Ms Justice Bolger highlighted: “Neither deponent refers to any inquiries that were with any of the defendants’ intended witnesses to establish what the quality of their individual recollections and the integrity of their oral testimony might be.”

The judge continued: “The defendants’ deponents make that assumption about the memories of persons who witnessed the events the subject matter of these proceedings, without any reference to why they make that assumption other than the bare passage of time.
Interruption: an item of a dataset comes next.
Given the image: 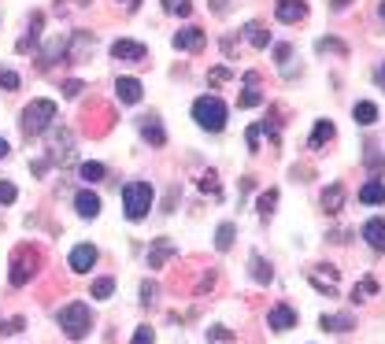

Whilst such an assumption might be safely applied to a person’s memory of relatively ordinary occurrences from many years ago, the same assumption cannot and should not be applied to a person’s recollections of a highly unusual event, such as witnessing the death of a person outside a nightclub in the early hours of the morning.”

The court determined that the plaintiff would suffer greater prejudice if the proceedings were dismissed for delay than the prejudice which would be suffered by the defendants having to proceed to trial.

Conclusion

Accordingly, the High Court refused the defendants’ applications.